== EXERCISE TEXT
Judge rejects lawsuit challenging federal marijuana ban

February 27, 2018 GMT

A federal judge has dismissed a lawsuit challenging marijuana’s status as Schedule 1 controlled substance, leaving cannabis for now in the same category as drugs including heroin and ecstasy.

U.S. District Judge Alvin Hellerstein ruled from Manhattan federal court Monday against plaintiffs including medical marijuana patients who claim the plant’s Schedule 1 categorization is unconstitutional, referring their challenge instead to the Department of Justice’s Drug Enforcement Administration.

″[P]laintiffs’ claim is an administrative one, not one premised on the constitution,” the judge wrote, and “is best understood as a collateral attack on the various administrative determinations not to reclassify marijuana into a different drug schedule.”

Attorneys for the plaintiffs initiated the lawsuit in July, claiming in a 98-complaint that their clients’ constitutional rights are violated by federal laws criminalizing the plant.


Marijuana is classified under the 1970 Controlled Substances Act as a “Schedule I” substance, placing the plant in a category reserved for substances considered to have a high potential for abuse and no medical use. Twenty-nine states and D.C. have since legalized the plant for medical or recreational purposes, however, and attorneys for the plaintiffs argued that their clients among them children who use doctor-recommended cannabis to treat serious health conditions are unjustly suffering as a consequence of federal law.

Deferring to the DEA, the judge ruled that plaintiffs “failed to exhaust their administrative remedies” in seeking federal reclassification.

″[T]his decision should not be understood as a factual finding that marijuana lacks any medical use in the United States, for the authority to make that determination is vested in the administrative process,” he wrote.

Attorneys for the plaintiffs said intend to to appeal this week’s ruling.
====
*TASKS AND EXERCISES*.
• A. Return the passage of the marijuana lawsuit article that begins at the words "Deferring to the" and stops after "this week’s ruling.", copied word for word.
• B. Resume the marijuana lawsuit article from the point where it stops.
The listing after this point is not needed for any part of the exercise.
== DATASET CONTENT
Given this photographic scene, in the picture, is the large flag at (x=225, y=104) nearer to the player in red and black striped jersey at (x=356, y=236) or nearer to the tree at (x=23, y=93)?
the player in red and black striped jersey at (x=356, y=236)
====
*RESPONSES TO THE TASKS*.
• A.
Deferring to the DEA, the judge ruled that plaintiffs “failed to exhaust their administrative remedies” in seeking federal reclassification.

″[T]his decision should not be understood as a factual finding that marijuana lacks any medical use in the United States, for the authority to make that determination is vested in the administrative process,” he wrote.

Attorneys for the plaintiffs said intend to to appeal this week’s ruling.

• B.
“Resigning the plaintiffs to the petitioning administrative process is tantamount to a death sentence for those patients who need cannabis to live,” said Michael Hiller, the plaintiffs’ lead attorney. “The time has come for the courts to abandon decades-old precedent, notched with obsolete legal technicalities, and catch up with modern science and contemporary principles of constitutional law.”

Army combat veteran Jose Belen, a plaintiff in the case who uses marijuana to treat post-traumatic stress disorder, called the ruling “just the beginning.”

“We are on the right side of history, and we will take this fight to the Supreme Court if necessary,” he said in a statement.

Other plaintiffs in the case include medical marijuana patients Alexis Bortell and Jagger Cotte, former NFL player-turned-cannabis entrepreneur Marvin Washington and the Cannabis Cultural Association nonprofit group.

The U.S. Attorney’s Office defending the case did not return a message seeking comment, The Associated Press reported Tuesday.

Attorney General Jeff Sessions in January rescinded Obama-era policies that had advised the Justice Department against pursuing marijuana convictions in states with medical and recreational laws. Meanwhile, the Sensible Enforcement Of Cannabis Act bipartisan legislation introduced in the House this month would effectively codify the protections nullified by Mr. Sessions.